§ TEXTE EXTRAIT:
★ ★ ★ ★
Notre invité cette semaine est Ashok Subron, responsable du mouvement Rezistans ek Alternativ qui fait la une de l’actualité depuis quinze jours. En effet, suite à sa plainte déposée devant le Comité des Droits de l’Homme des Nations unies, ce mouvement a obtenu une réponse qui pourrait contraindre le gouvernement à revoir la loi électorale mauricienne. Pour d’autres, l’initiative de Rezistans ek Alternativ pourrait, au contraire, pousser le gouvernement à recommunaliser la loi électorale. Dans cette interview, réalisée vendredi en début d’après-midi, Ashok Subron revient sur la démarche de son mouvement, explique sa position et répond aux critiques.
Rezistans ek Alternativ est né d’une scission au sein du parti Lalit en 2004, tout comme Lalit était lui-même né d’une scission au MMM au début des années 1980. L’histoire se répète…
Pas totalement. Nous sommes partis de Lalit en raison d’un manque d’audace et d’un enfermement dans la lutte politique, pour des divergences d’ordre organisationnelles. Pas pour des raisons idéologiques. La séparation, qui ne s’est pas passée à l’amiable, a été suivie de persécutions et d’intimidations. En ce qui nous concerne, nous n’avons jamais fait d’attaque publique contre Lalit…
… mais dimanche dernier, vous regrettiez toutefois dans l’express ne pas avoir quitté Lalit plus tôt…
C’était l’expression d’un sentiment personnel, pas une attaque. Nous avons laissé aux gens qui nous suivent le soin de juger la pertinence de notre action au lieu d’entrer dans un débat ou un conflit stérile.
Peut-on dire que Rezistans ek Alternativ est « un meilleur Lalit », une version améliorée de ce parti ?
Nous ne renions rien de notre passé et pensons que la contribution de Rezistans ek Alternativ au débat politique et social est pertinent et reconnu. C’est une continuité, mais aussi un uplifting de ce que nous faisions à Lalit en termes d’action et d’audace. Il faut le savoir : ce sont les jeunes qui ont décidé de quitter Lalit, et je les ai suivis pour entrer dans la lutte sociale et syndicale à Maurice et nous engager aux côtés des jeunes, des travailleurs et des opprimés de ce pays.
★ ★ ★ ★
§ DONNÉES FOURNIES:
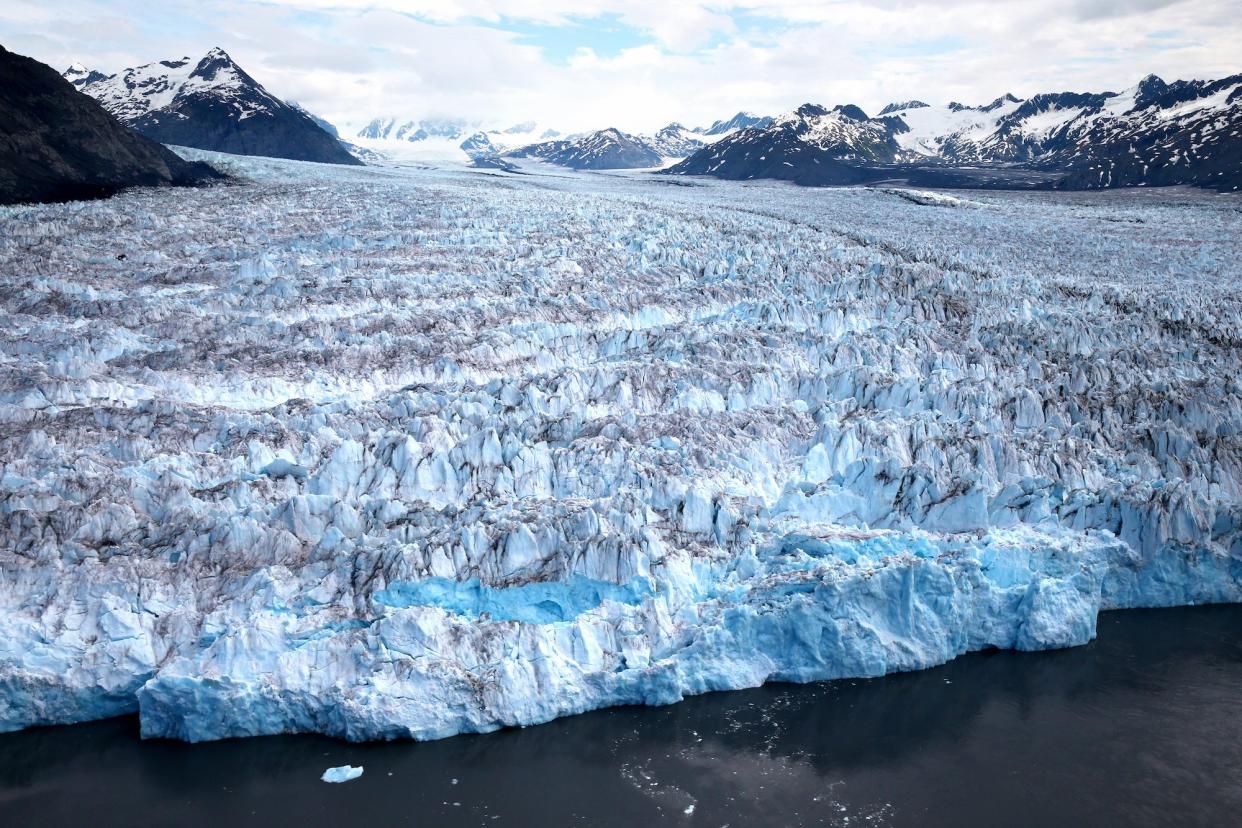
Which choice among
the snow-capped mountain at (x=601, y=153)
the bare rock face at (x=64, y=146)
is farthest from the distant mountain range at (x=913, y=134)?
★ ★ ★ ★
§ CONSIGNE 1: Veuillez recopier mot pour mot le passage de l’entretien avec Ashok Subron qui va de « Peut-on dire que » à « de ce pays. ».
§ CONSIGNE 2:
Répondez brièvement à ces questions sur l’entretien avec Ashok Subron :
(a) En quelle année Rezistans ek Alternativ est-il né d’une scission au sein de Lalit ?
(b) Devant quel organisme le mouvement a-t-il déposé sa plainte ?
(c) Selon Ashok Subron, qui a décidé de quitter Lalit ?

§ RÉPONSE COMPLÈTE 1:
Peut-on dire que Rezistans ek Alternativ est « un meilleur Lalit », une version améliorée de ce parti ?
Nous ne renions rien de notre passé et pensons que la contribution de Rezistans ek Alternativ au débat politique et social est pertinent et reconnu. C’est une continuité, mais aussi un uplifting de ce que nous faisions à Lalit en termes d’action et d’audace. Il faut le savoir : ce sont les jeunes qui ont décidé de quitter Lalit, et je les ai suivis pour entrer dans la lutte sociale et syndicale à Maurice et nous engager aux côtés des jeunes, des travailleurs et des opprimés de ce pays.

§ RÉPONSE COMPLÈTE 2:
(a) En 2004.
(b) Devant le Comité des Droits de l’Homme des Nations unies.
(c) Les jeunes.